EL TEMA sobre el que se me ha pedido que les hable hoy es el de las relaciones entre la historia y la filosofía de la ciencia. Para mí, más que para la mayoría, tiene este tema una significación profunda, así en lo personal como en lo intelectual. Me presento ante ustedes como historiador de la ciencia. Mis estudiantes, en su mayoría, desean ser historiadores, no filósofos. Y yo soy miembro de la Asociación Norteamericana de Historia, no de la de filosofía. Pero casi durante diez años, después de que descubrí la filosofía cuando acababa de entrar a la universidad, tal disciplina fue mi principal interés fuera de la carrera, y repetidas veces estuve considerando convertirla en mi vocación, haciendo a un lado la física teórica, el único campo en el cual tengo una formación completa. Durante esos años, que se prolongaron hasta más o menos 1948, nunca se me ocurrió que la historia o la historia de la ciencia pudieran tener el menor interés. Para mí, entonces, como para la mayoría de los científicos y filósofos todavía, el historiador era un hombre que recoge y verifica hechos acerca del pasado y que luego los ordena cronológicamente. Es evidente que la producción de crónicas tendría poco atractivo para algunos de ellos cuya actividad fundamental gira en torno de la inferencia deductiva y la teoría fundamental.

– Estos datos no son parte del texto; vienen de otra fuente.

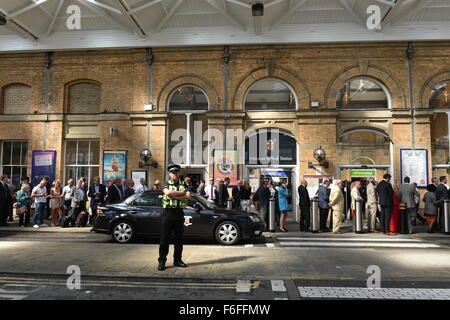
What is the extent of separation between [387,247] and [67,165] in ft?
43.6

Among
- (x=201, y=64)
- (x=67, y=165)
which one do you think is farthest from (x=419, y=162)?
(x=67, y=165)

Más adelante veremos por qué la imagen del historiador como cronista tiene tan especial encanto tanto para los filósofos como para los científicos. Su atracción, tan continua como selectiva, no se debe ni a una mera coincidencia ni a la naturaleza de la historia y, por consiguiente, puede resultar especialmente reveladora. Pero hasta este momento mi tema sigue siendo autobiográfico. Lo que me hizo pasar tardíamente de la física y la filosofía a la historia fue el descubrimiento de que la ciencia, leída en sus fuentes, parecía una empresa muy distinta de la que se halla implícita en la pedagogía de la ciencia y explícita en los escritos filosóficos comunes y corrientes sobre el método científico. Asombrado, me di cuenta de que la historia podía serle útil ál filósofo de la ciencia y quizá también al epistemólogo, y todo ello de maneras que trascendiesen su papel clásico de fuente de ejemplos relativos a posiciones ocupadas de antemano. Es decir, podría ser una muy especial fuente de problemas e inspiración. Por lo tanto, aunque me convertí en historiador, en el fondo mis intereses continuaron siendo filosóficos, y en los últimos años dichos intereses se han venido manifestando cada vez con más claridad en los trabajos que he publicado. Hasta cierto punto, pues, hago tanto historia como filosofía de la ciencia. Pienso, desde luego, en la relación que hay entre ellas, pero también vivo esa relación, lo que son dos cosas distintas. Esa dualidad de mis intereses se reflejará inevitablemente en la forma en que ataque el tema de hoy. Mi plática se dividirá en dos partes muy diferentes, pero muy relacionadas. La primera es un informe, bastante personal, de las dificultades que se encuentran en todo intento por unificar los dos campos mencionados. La segunda parte, referente a problemas más explícitamente intelectuales, se refiere a que esa aproximación <> conjunción vale íntegramente el especial esfuerzo que exige.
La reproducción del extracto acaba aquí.